Posted by Scott Thomson on March 20, 2007 4:08 PM

 

 

Regarding the "turkeys" - I'm sorry about that, Scott. It really was concentrated in a pretty small knot of people, but they were right next to you and it was breathtaking how obliviously rude they were. For the record, they included our area's member of provincial parliament.

As for my comparison of improvisation and homelessness: I wouldn't remotely want to push the idea too hard, but I don't agree with your specific point. Sure, improvisational behaviour is present in every human activity - as it is in nearly every form of music - but I think in a lot of arenas, like corporate and military life, what happens is a lot more like playing within a genre, that there is a given repertoire and the improvisation is only within the boundaries of the institutionally endorsed set of options. Whereas on the street, there is a more fundamental step outside of social boundaries and idioms and finding one's way from scratch, from moment to moment, in a more intense mode. And there the comparison stops.

My suggestion wasn't meant to be taken as more than a metaphor, just to provoke a little thought. It's not an elaborate or overarching or academic theory. Also, I meant to say it before you played but was a little scatterbrained (I was asked to emcee at the last minute, and hadn't planned on it at all) - too bad, perhaps it would have given the MPP and other turkeys a bit of pause.

Posted by zoilus on March 20, 2007 12:46 PM

 

 

Carl:

I'm very glad to have been involved in the Queen Street West event and to have had another chance to play with some of the finest musicians anywhere. Thank you for helping to organize the event.

I remain ambivalent about the overarching connection you sought to forge between homelessness and improvisation which, although accurate on a certain register, I also find somewhat arbitrary. Are we not just as likely find improvisatory behaviour afoot in corporate boardrooms, in government offices, or in military operations, despite the veneer of pre-planning that material advantage affords such actors?

Perhaps a more telling connection with homelessness has to do not with improvisation in a general sense but with a vulnerability to which our particular approach to music-making is subject in the face of a public all too willing to ignore it. I'm thinking, specifically, of the turkeys who talked so loudly during our set that I couldn't adequately hear myself or the rest of the group (John Oswald in particular) if we played mezzo-piano or quieter. Suffice it to say, such a circumstance has a radical influence on what is played and forces me toward certain musical compromises that would not be necessary under more savoury acoustic conditions.

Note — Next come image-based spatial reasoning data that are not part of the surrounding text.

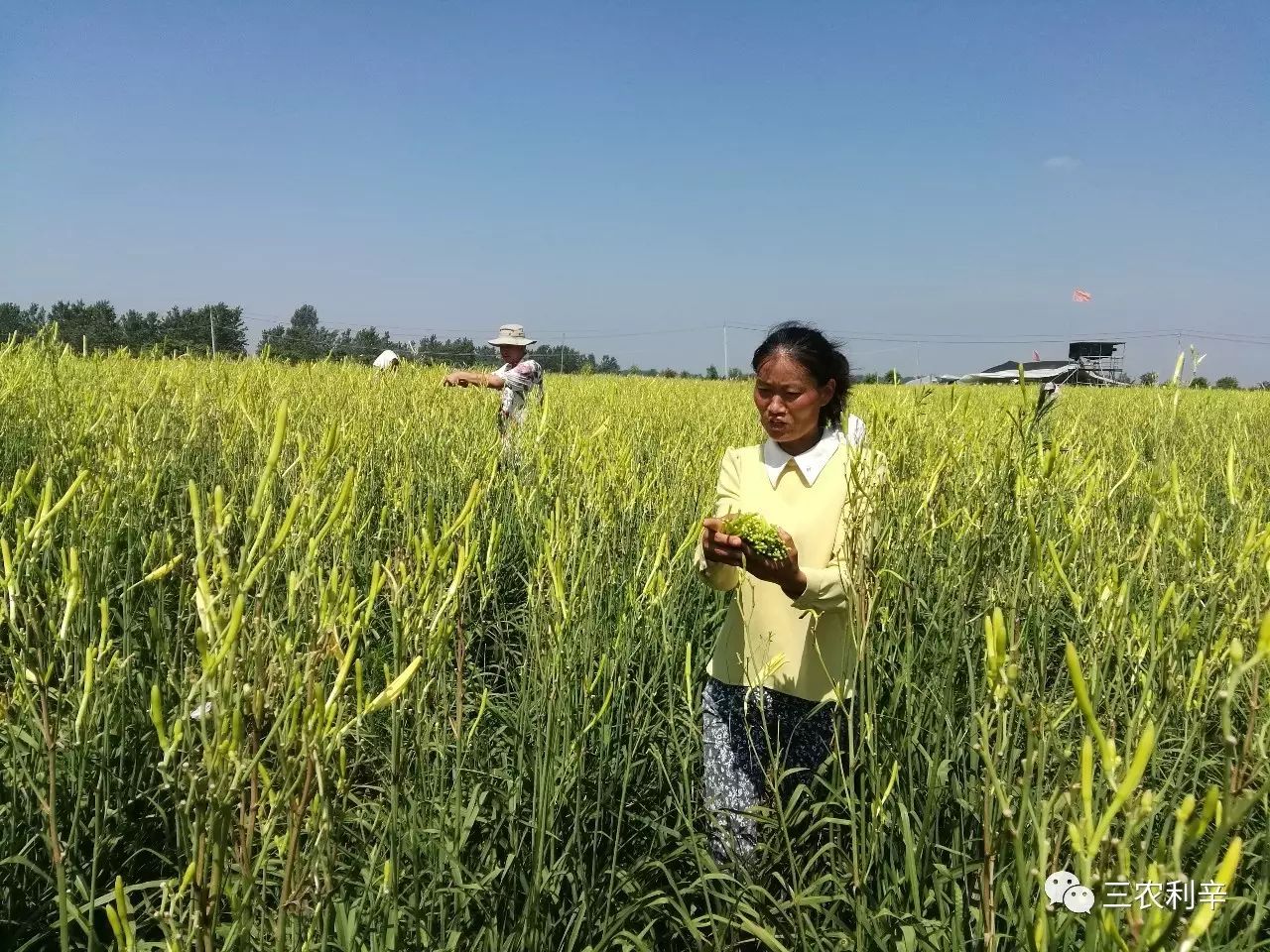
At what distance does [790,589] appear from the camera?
152 cm

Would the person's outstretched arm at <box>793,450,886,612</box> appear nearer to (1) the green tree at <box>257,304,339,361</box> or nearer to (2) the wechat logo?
(2) the wechat logo

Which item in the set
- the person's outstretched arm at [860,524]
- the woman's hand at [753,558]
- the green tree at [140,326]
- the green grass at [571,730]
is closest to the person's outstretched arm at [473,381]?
the green grass at [571,730]

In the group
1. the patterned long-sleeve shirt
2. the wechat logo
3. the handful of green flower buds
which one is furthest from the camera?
the patterned long-sleeve shirt

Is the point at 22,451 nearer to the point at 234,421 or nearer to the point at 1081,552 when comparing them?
the point at 234,421

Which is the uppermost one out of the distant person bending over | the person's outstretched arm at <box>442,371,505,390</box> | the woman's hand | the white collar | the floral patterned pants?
the distant person bending over

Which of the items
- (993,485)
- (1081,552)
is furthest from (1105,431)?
(993,485)

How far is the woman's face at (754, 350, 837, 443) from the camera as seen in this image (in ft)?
5.90

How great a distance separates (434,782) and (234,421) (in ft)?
7.62

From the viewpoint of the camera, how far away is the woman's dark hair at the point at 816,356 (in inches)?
71.3

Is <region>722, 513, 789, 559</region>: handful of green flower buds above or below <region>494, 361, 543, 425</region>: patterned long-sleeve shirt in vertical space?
below

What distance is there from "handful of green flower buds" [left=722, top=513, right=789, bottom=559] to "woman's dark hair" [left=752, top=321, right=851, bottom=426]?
0.52 meters

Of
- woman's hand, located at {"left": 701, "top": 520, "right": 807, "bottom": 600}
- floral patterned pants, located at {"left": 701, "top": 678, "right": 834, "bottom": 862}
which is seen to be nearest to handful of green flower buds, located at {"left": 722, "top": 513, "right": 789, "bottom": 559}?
woman's hand, located at {"left": 701, "top": 520, "right": 807, "bottom": 600}

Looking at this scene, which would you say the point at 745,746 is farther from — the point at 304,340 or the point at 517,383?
the point at 304,340

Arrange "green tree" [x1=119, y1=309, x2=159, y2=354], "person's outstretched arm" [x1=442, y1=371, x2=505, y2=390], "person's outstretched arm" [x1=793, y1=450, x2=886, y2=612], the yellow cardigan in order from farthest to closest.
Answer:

Of course, I realize that we opted to play unamplified and could perhaps be accused of bringing on this vulnerability ourselves (in this sense a connection with homelessness on any register gets increasingly tenuous). That's maybe a debate for another day. Regardless, I was struck by the fact that -- and I'm certainly not faulting you for any of this, Carl -- as soon as we finished and you began speaking to the audience about theoretical connections between homelessness and improvisation (off-microphone, if I recall) the turkeys promptly shut up and listened.

The analogical or allegorical connection of music and politics should be done with utmost care and, as I write, my own amibivalences about these issues continue to swell. However, I couldn't help but notice how the power dynamics at play were aligned rather uncannily in that particular instance.